## Begin SUPPLIED PASSAGE
# do(es)n't have to



## Gavril

My understanding is that _ei pidä, ei täydy _and _ei ole pakko _mean "should not" / "must not" rather than "don't have to". Is this correct? If so, how do you normally render "don't have to" in Finnish (for each of the three degrees of obligation)?

Kiitos etukäteen


----------



## Grumpy Old Man

You shouldn't go there. = Sinun / Teidän ei pitäisi mennä sinne.
You mustn't go there. = (Sinä) et saa mennä sinne. (Te) ette saa mennä sinne.
You don't have to go there. = Sinun / Teidän ei tarvitse mennä sinne.


----------



## Gavril

On second thought, I'm not sure about _sinun ei ole pakko_: does it mean "you aren't obligated to" or "you are obligated not to"?


----------



## Hakro

"you aren't obligated to" = _sinun ei ole pakko_


----------



## Gavril

In the context below, would _ei ole pakkoa muuttaa olotilaa _mean "we must not change the present conditions", or "we don't have an obligation to change the present conditions"?
## End SUPPLIED PASSAGE
## Begin PROVIDED DATA
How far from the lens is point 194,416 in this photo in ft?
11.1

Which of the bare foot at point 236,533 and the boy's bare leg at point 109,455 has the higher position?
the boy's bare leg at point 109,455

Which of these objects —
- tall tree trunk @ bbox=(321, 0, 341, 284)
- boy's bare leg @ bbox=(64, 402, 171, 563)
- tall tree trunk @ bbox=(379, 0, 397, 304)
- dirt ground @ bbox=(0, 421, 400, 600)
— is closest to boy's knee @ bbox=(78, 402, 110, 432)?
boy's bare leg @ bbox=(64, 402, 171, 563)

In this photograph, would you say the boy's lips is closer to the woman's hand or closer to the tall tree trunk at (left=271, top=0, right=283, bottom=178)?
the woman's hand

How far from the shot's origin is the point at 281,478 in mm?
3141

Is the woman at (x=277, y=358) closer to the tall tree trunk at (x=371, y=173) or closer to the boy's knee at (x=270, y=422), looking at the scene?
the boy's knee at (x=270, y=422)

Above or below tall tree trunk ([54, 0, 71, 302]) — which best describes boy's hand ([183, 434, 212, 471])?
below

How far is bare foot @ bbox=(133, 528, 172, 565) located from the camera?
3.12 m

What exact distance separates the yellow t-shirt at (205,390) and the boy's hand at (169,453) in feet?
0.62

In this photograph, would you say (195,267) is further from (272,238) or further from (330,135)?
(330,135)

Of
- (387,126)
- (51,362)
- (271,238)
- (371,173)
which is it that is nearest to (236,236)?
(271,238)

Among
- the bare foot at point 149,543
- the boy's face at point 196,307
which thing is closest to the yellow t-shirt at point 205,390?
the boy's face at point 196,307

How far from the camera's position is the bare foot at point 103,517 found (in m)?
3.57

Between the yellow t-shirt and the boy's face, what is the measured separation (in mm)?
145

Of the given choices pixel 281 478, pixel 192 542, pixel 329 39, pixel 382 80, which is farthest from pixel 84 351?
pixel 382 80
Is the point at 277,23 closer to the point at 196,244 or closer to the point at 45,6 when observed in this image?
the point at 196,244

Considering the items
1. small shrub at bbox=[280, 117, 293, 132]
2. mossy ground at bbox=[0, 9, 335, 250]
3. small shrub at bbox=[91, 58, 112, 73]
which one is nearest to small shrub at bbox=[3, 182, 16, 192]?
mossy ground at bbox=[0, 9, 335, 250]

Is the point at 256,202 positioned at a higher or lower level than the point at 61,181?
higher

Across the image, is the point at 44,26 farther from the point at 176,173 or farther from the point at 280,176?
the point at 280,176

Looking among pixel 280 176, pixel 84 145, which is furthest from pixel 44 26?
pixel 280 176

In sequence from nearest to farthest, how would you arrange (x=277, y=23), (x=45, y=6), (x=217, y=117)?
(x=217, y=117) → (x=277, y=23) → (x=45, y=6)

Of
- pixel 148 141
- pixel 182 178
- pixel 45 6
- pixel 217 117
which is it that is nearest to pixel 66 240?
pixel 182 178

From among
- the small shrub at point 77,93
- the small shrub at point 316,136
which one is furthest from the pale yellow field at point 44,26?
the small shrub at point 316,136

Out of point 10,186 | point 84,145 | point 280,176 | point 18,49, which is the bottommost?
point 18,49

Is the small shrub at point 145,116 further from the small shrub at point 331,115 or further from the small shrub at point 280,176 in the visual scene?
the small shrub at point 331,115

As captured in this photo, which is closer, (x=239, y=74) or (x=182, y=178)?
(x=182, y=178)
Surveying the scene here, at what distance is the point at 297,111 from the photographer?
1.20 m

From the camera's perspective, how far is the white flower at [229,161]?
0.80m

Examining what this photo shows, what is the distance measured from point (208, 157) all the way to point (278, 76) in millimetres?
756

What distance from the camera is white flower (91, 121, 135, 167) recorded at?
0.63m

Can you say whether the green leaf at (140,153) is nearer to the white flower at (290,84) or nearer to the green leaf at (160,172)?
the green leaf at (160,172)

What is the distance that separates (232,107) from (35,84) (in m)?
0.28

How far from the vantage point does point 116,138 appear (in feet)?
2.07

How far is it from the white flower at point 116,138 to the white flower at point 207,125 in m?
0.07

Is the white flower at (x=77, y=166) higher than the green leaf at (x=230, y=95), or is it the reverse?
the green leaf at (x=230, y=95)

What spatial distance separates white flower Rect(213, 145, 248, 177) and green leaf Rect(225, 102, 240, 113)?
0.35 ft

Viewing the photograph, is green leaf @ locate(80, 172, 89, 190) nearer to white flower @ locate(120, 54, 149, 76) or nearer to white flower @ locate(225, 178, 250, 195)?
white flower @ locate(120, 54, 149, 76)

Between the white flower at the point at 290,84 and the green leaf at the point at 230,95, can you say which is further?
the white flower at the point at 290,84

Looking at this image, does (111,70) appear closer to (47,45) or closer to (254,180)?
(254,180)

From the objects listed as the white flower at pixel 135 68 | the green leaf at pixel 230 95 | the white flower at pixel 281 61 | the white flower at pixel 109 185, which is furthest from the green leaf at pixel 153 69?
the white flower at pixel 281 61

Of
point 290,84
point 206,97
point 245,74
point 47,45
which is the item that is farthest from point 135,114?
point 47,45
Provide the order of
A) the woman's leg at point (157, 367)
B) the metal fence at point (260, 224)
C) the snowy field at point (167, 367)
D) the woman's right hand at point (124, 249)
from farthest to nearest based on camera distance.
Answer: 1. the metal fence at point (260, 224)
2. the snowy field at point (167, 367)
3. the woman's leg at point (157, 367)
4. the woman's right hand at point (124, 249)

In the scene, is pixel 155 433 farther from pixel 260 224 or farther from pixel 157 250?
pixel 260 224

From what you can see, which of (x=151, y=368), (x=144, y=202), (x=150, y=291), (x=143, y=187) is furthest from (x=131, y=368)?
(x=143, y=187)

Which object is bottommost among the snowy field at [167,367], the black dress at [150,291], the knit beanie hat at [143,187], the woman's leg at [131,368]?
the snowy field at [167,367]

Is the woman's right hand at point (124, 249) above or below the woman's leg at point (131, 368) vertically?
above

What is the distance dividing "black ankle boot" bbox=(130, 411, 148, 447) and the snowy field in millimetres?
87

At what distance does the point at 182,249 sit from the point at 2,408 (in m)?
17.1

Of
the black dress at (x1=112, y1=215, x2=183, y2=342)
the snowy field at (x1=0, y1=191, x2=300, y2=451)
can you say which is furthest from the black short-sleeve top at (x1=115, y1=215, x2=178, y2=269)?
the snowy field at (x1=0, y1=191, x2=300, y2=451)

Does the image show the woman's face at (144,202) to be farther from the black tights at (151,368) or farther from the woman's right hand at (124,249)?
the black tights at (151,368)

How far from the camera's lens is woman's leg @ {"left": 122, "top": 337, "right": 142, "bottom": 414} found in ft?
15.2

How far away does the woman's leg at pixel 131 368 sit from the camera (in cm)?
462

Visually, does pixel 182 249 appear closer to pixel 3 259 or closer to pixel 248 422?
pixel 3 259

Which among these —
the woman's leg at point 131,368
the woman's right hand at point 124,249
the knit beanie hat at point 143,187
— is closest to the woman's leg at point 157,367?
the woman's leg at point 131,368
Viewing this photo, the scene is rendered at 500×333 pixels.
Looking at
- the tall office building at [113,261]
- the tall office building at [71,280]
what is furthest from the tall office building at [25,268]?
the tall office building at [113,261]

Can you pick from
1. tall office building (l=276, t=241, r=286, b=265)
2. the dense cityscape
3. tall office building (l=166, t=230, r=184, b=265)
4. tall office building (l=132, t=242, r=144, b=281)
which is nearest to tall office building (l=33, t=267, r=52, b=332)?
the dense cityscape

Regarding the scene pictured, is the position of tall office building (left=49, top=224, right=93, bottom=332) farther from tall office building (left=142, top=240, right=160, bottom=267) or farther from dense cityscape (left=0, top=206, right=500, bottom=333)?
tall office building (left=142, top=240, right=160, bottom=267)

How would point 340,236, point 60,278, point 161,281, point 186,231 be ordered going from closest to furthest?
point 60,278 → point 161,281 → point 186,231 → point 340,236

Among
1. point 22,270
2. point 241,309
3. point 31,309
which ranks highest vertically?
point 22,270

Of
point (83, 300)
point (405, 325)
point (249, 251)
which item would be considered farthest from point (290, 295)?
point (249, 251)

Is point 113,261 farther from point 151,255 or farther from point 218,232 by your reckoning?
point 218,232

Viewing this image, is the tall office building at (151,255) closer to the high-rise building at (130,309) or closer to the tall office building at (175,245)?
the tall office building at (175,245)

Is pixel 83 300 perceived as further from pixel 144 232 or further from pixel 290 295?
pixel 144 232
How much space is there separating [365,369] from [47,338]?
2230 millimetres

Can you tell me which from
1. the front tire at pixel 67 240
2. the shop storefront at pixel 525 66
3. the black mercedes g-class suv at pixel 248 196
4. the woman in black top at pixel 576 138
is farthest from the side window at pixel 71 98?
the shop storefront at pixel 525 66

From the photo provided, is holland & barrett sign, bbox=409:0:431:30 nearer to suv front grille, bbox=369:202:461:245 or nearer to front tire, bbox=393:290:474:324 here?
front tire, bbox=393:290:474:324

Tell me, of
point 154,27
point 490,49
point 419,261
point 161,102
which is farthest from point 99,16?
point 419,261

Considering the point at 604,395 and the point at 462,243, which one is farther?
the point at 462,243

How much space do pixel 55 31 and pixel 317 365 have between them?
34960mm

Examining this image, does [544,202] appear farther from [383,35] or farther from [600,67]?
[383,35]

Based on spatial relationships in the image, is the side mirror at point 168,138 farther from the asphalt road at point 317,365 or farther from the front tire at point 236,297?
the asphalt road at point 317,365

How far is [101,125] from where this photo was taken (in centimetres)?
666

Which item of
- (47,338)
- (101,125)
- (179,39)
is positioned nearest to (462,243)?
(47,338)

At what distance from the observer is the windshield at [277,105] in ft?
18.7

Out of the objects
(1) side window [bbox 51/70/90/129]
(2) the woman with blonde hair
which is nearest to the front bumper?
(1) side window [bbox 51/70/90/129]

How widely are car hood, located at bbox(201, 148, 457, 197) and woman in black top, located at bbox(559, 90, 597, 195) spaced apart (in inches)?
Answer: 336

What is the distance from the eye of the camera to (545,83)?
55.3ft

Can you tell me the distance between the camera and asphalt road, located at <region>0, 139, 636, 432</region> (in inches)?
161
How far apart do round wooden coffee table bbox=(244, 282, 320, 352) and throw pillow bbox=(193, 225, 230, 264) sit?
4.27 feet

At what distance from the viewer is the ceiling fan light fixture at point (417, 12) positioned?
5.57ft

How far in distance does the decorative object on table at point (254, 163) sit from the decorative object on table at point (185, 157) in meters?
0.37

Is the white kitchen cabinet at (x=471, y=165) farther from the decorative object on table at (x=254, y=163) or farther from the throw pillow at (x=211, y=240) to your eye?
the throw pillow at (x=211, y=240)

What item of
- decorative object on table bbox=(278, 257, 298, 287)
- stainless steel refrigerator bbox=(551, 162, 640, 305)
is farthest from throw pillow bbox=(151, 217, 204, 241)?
## End PROVIDED DATA
**TASKS AND EXERCISES**
1) Duplicate everything in the Finnish "don't have to" thread from "My understanding is" down to "tarvitse mennä sinne.".
2) In the thread on saying "don't have to" in Finnish, what Finnish sentence does Grumpy Old Man give for "You don't have to go there."?
3) Pick up the forum thread about Finnish ways to say "don't have to" and carry it on from its last post.

**EXERCISE RESPONSES**
1)
My understanding is that _ei pidä, ei täydy _and _ei ole pakko _mean "should not" / "must not" rather than "don't have to". Is this correct? If so, how do you normally render "don't have to" in Finnish (for each of the three degrees of obligation)?

Kiitos etukäteen


----------



## Grumpy Old Man

You shouldn't go there. = Sinun / Teidän ei pitäisi mennä sinne.
You mustn't go there. = (Sinä) et saa mennä sinne. (Te) ette saa mennä sinne.
You don't have to go there. = Sinun / Teidän ei tarvitse mennä sinne.

2) Sinun / Teidän ei tarvitse mennä sinne.

3)
_
Kokoomuksen puheenjohtajan Jyrki Kataisen tulkinnan mukaan kokous hyväksyi toisessa käsittelemässään aloitteessa ruotsin kielen aseman Suomen perustuslaissa, joten ”siltä osin kun on ristiriitaa, ei ole pakkoa muuttaa olotilaa”. _


----------



## Hakro

Gavril said:


> In the context below, would _ei ole pakkoa muuttaa olotilaa _mean "we must not change the present conditions", or "we don't have an obligation to change the present conditions"?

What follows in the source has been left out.